Last spring, Dr. Katherine Van Loon, an associate professor and gastrointestinal oncologist at the Helen Diller Family Comprehensive Cancer Center at UCSF, joined KCBS Radio’s “As Prescribed” to discuss increasing colon cancer rates among Americans under age 50. A report from the American Cancer Society estimated that 20,000 people in the U.S. under the age of 50 would be diagnosed with colorectal cancer that year and that around 3,750 young adults would die from the disease.

“There is an estimation that the vast majority of young-onset cases are presenting with symptoms. Over 80% of cases have associated symptoms at the time of diagnosis,” Van Loon said. “And because we’re not screening the population that’s younger than 45, oftentimes, these cancers are presenting at a much more advanced stage, which can be associated with a much worse prognosis.”

With the new findings, there’s a foundation for further research into the best ways to treat these patients.

“When you’re talking about precision oncology, it means you use an individual patient’s information – here we are particularly talking about biomarkers from the patient –  to guide the doctor in making a clinical decision about what kind of treatment is best for the patient,” Dr. Chen said. “Ideally, we only want to apply adjuvant chemotherapy to the patients who will benefit from it. For patients who don’t respond, we still need to find other effective treatments.”

According to the American Cancer Society, the goal of adjuvant chemotherapy is to kill cancer cells that might have been left behind at surgery. It said that the treatment is given in cycles over a three to six-month period and that it can cause symptoms such as: hair loss, mouth sores, loss of appetite, weight loss, nausea, vomiting, diarrhea, nail changes, skin changes, increased chance of infections, easy bruising, easy bleeding, fatigue and more.

“In the United States, most adjuvant therapies recommended by your healthcare professional are likely to be covered by health insurance,” said the Mayo Clinic. “But you may be expected to pay for some part of the treatment. Some medicines and procedures can be expensive.”

Prior to the recent study, scientists have found biomarkers that help doctors predict a patient’s survival curve or understand how aggressive a cancer is. Dr. Chen said the new genetic finding can help guide treatment in a more specific way.

To conduct the research, he reached out to collaborators at Vanderbilt University and Memorial Sloan Kettering Cancer Center. They worked to find a set of genes “whose combined expression patterns can serve as a biomarker,” also known as gene signature.

“Colon cancer patients’ tumors have many different genomic profiles, so the team aggregated gene expression profiles from six publicly available sources to create a 933-patient data set, making it one of the largest gene expression datasets for stage 2 and 3 colon cancer,” said the university press release.

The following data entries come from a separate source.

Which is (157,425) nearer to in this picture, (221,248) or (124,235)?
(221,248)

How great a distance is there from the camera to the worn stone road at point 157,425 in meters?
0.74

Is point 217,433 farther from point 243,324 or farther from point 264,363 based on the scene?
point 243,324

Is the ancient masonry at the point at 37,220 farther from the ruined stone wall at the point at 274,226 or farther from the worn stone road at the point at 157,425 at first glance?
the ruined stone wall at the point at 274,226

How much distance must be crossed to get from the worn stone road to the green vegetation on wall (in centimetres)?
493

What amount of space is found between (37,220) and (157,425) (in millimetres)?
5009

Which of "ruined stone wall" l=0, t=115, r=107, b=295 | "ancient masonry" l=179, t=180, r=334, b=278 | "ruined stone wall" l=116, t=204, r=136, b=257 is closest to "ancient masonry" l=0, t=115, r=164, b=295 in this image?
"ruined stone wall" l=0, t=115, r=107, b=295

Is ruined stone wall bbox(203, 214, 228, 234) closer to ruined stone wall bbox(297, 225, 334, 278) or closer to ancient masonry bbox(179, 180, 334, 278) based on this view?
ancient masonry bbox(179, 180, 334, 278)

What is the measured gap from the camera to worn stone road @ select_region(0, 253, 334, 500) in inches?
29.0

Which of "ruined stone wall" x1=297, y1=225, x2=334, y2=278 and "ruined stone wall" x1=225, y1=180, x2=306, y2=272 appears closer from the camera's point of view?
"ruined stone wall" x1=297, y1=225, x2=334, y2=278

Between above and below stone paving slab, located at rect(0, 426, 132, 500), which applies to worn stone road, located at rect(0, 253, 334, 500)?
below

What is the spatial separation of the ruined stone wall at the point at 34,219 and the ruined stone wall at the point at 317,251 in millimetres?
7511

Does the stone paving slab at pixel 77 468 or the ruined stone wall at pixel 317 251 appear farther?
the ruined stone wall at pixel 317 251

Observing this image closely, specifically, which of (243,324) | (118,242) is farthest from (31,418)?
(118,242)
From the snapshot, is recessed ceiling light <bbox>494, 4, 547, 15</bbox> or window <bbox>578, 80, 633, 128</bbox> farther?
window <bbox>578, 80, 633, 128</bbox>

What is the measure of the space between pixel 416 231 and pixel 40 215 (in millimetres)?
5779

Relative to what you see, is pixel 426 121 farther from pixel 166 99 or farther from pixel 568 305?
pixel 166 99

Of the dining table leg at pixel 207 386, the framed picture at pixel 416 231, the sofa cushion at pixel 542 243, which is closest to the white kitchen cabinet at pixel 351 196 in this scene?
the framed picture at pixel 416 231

It went on to explain that, “once they were confident the 10-gene network was biologically relevant, they built a model that analyzes the gene signature to predict which patients would benefit from adjuvant chemotherapy.”

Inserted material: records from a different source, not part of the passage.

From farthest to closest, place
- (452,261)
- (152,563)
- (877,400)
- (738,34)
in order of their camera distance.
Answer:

Going forward, Dr. Chen hopes the team’s biomarker will be used to help patients and that the study findings may also be used to see if they would benefit from immunotherapy. Work still needs to be done before those things happen, though.

“To be really clinically applicable, we need to go through prospective clinical trials,” he said. “It means we recruit patients and apply this biomarker to see if it’s really effective.”